Tentang perilaku manusia yang seperti binatang, mungkin karena terpancang pada teori Evolusi Darwin. Darwin, bapak evolusi, yang telah berjasa dalam pengembangan disiplin ilmu pengetahuan. Sebatas yang kutahu itu saja, hingga pada akhirnya manusia dipersamakan dengan binatang, bukan yang lainnya.

Kini kurasakan semilir angin menerpa tubuhku, tak terasa tak terasa waktu terus bergulir tanpa pernah meninggalkan jejak sedetikpun. Mungkin, pada saat ini sahabat yang mau mengerti aku adalah waktu. Karena sang waktu, matahari harus segera pergi, seiring putaran sang waktu. Pancaran sinarnya yang panas semakin lama semakin lembut membelai tubuhku. Kunikmati suasana ini, saat-saat suatu kehidupan harus berubah bentuk dan rupa. Saat-saat suatu aktivitas diakhiri dan berhenti untuk istirahat, menikmati buaian malam yang akan segera datang.

Inilah sebenarnya cerita keindahan hari terukur, lewat semburat cahaya kemerah-merahan dari sang surya di ufuk barat. Paduan warnanya adalah sebuah kehidupan. Namun, keindahan itu akan segera sirna. Berganti sebuah keindahan lagi dalam bentuk yang berbeda.

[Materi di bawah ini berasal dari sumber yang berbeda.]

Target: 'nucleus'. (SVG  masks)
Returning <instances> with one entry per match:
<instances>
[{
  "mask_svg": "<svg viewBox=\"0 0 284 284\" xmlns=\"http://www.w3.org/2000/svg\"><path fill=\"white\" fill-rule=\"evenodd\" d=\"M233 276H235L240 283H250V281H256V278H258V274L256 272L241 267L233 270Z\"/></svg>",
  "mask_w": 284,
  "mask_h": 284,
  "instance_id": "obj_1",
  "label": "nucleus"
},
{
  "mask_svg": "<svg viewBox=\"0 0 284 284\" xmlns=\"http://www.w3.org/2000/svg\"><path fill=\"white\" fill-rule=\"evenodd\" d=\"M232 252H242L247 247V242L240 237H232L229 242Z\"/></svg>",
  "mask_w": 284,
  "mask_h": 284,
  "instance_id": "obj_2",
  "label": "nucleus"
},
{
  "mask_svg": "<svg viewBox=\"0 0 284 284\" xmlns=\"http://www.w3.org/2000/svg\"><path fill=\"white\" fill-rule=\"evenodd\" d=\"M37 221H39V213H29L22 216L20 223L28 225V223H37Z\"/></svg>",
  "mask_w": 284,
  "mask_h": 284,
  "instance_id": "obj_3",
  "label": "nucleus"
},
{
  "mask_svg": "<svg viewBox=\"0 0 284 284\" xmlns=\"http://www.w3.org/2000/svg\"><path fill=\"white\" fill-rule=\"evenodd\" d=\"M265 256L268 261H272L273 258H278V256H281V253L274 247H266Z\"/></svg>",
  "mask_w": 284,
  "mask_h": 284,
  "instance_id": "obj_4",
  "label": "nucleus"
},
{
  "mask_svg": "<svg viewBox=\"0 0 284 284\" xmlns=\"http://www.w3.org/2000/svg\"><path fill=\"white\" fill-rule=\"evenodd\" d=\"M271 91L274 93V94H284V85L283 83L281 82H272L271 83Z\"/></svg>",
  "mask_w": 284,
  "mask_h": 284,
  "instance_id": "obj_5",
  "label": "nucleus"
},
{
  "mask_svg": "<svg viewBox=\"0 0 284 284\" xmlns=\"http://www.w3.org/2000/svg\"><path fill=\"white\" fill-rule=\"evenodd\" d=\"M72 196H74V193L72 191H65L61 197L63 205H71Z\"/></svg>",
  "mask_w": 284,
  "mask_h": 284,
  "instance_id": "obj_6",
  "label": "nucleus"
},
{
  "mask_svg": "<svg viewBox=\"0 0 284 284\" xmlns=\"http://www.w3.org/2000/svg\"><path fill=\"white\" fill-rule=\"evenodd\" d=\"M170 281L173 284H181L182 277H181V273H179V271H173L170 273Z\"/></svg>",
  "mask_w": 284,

Inilah batas sebuah kehidupan, ketika senja telah berlalu, malam tak mungkin lari untuk menemani manusia mengukir hari di dalam mimpi. Kini senja itu telah berlalu, ada kepuasan dalam diriku, dapat menikmati senja saat ini. Namun aku selalu sedih, kenapa senja harus berlalu, meninggalkan eloknya tarian kehidupan .

Dan kini senja itu telah berlalu dan harus terus berlalu…………..

Jurangmangu, 22 September 2002

*pernah dikirim ke sebuah media (surat kabar-red), namun di tolak.